Bold values indicate the best values and underlined values denote the second-best ones.

In terms of detection accuracy, our proposed Light-FDD has obtained the best results on validation and testing sets of SDCF datasets than other detection algorithms. Specifically, on the validation set, the precision, recall, mAP50, and mAP50-95 of Light-FDD reach 0.532, 0.357, 0.392, and 0.182, respectively. On the testing set, these values are 0.496, 0.386, 0.388, and 0.183, respectively. Notably, the mAP50 of our model is 4.8% and 4.4% higher than the second-best model on validation sets and testing sets, respectively. To further validate the credibility of the superior performance of the proposed model, we also conducted a comparative experiment involving two larger models, i.e., RT-DETR (Zhao et al., 2024) and SwinTransformer (Liu et al., 2021). The comparative results reaffirmed that Light-FDD consistently outperformed these larger models in detection accuracy. Therefore, we can conclude that Light-FDD has high detection accuracy on other types of datasets, indicating that our proposed methods have strong generalization ability.

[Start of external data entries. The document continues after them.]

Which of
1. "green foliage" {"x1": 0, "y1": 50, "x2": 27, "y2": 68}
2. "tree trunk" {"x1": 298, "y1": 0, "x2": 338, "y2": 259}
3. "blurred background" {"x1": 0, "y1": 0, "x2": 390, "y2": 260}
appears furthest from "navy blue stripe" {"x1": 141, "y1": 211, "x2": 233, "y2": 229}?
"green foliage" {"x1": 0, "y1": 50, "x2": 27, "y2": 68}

In additional, from the perspective of model lightweighting, Light-FDD also exhibits significant advantages. Its model size and GFLOPs are notably reduced compared to the baseline (i.e., YOLOV8n). Although there is a minor decrease in inference speed, the maintained speed of 124.9 FPS remains adequate for real-time detection applications. Therefore, it can be concluded that Light-FDD is an effective lightweight model with high detection accuracy and low complexity.

Conclusions

In this article, we proposed a lightweight fabric defect detection, Light-FDD, which achieves high detection accuracy with low mode complexity. It utilized an improved FasterNet as the backbone, which not only reduces computational costs but also minimizes memory access, making the network as fast as possible. To enhance detection performance, we introduced the parallel dilated convolution downsampling (PDCD) block, which jointly extracts local and contextual features more precisely. We also presented the global context and receptive-field (GCRF) attention mechanism to make the model focus on key regions. Additionally, a lightweight CSP layer, VoVDualCSP, was designed by dual convolution for the neck network. It enhances the multi-scale feature fusion capability of Light-FDD with a lower computational complexity. Experimental results demonstrated that Light-FDD outperforms the other lightweight models for fabric defect detection tasks on public datasets. Although Light-FDD exhibits high detection performance with fewer model parameters, defects similar to fabric textures, such as knots and lines, have not yet been effectively detected. Therefore, we will focus on enhancing the extraction capabilities of texture and defect features. Furthermore, although Light-FDD was evaluated on two public datasets, its generalization ability still necessitates further experimental validation. To address this, we plan to collect an additional large-scale defect dataset to better meet the requirements of fabric industry applications.